For instance when we fall in love it takes us over and we think it will last forever. But in real life, we fall in love for a time then we fall out of love - first we are enchanted then, after a while, we become disenchanted.
At the point of disenchantment we quite often make the mistake of blaming the other person - we say, they are not what we thought they were - or we can start to see their faults. But in fact the other person hasn't changed - they are still the same whole person. Tne only thing that has changed is that we have changed our minds.
And this is what learning is. It is simply changing our mind.
It is not putting something into our mind, it is becoming familiar and comfortable with the process of changing our mind.
The corollary is that we start to see that we are not our mind - if we can change our mind and the world doesn't end, we see we are separate from our mind and indeed even our personality.
In other words we become delightfully free of our minds.
We are not losing our minds, we are coming into their full possession.
Another way to look at it is in order of learning. So keeping one idea in your mind is the first order. Keeping two ideas in your mind at the same time is the second order and keeping three ideas in your mind at the same time is the third order and so on.

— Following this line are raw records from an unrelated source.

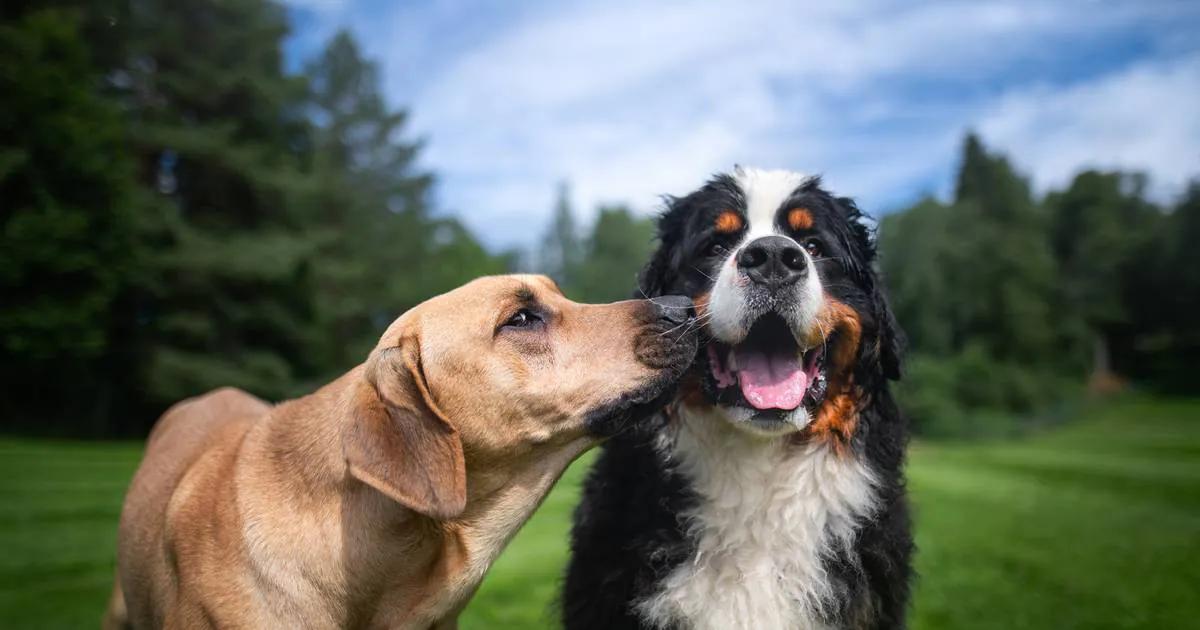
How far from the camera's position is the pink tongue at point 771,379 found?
3041 millimetres

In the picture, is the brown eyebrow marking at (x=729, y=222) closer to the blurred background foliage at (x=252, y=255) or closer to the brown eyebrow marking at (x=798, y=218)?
the brown eyebrow marking at (x=798, y=218)

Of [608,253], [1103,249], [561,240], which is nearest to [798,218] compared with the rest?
[1103,249]

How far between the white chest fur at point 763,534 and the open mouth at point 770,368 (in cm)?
27

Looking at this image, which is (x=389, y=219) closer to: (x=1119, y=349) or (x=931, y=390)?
(x=931, y=390)

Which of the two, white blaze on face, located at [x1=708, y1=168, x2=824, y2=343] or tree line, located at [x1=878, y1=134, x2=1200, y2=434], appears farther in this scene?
tree line, located at [x1=878, y1=134, x2=1200, y2=434]

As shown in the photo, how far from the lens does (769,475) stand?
10.9ft

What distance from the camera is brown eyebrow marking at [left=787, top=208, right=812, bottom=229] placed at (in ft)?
11.0

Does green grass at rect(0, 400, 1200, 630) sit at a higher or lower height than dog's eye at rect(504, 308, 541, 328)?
lower

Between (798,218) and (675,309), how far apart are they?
83cm

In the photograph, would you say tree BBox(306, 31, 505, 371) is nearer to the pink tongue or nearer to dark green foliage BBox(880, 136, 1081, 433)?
dark green foliage BBox(880, 136, 1081, 433)

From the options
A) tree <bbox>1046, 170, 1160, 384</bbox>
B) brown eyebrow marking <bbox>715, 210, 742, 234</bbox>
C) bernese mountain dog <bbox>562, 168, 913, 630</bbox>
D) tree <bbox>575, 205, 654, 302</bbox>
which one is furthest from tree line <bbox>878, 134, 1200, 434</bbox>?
tree <bbox>575, 205, 654, 302</bbox>

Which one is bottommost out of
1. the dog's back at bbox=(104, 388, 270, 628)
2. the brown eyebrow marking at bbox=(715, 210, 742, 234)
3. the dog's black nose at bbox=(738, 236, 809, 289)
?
the dog's back at bbox=(104, 388, 270, 628)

But the big step is from keeping one idea in mind to keeping two ideas in mind, 'cause once you learn two there is no reason not to have three or even four.
However in taking this big step from one to two, we find we are quite naturally disorientated. We don't know what to do - which idea should we folllow?
But after a while we learn that, "not knowing what to do", is as sign learning it taking place.
So first we are enchanted with MBTI then we become disenchanted with MBTI, but this is not the time to reject MBTI. Now is the time to keep the enchantment and the disenchantment in your mind at the same time.
In that way we are learning and indeed we are transcending, but not rejecting, MBTI.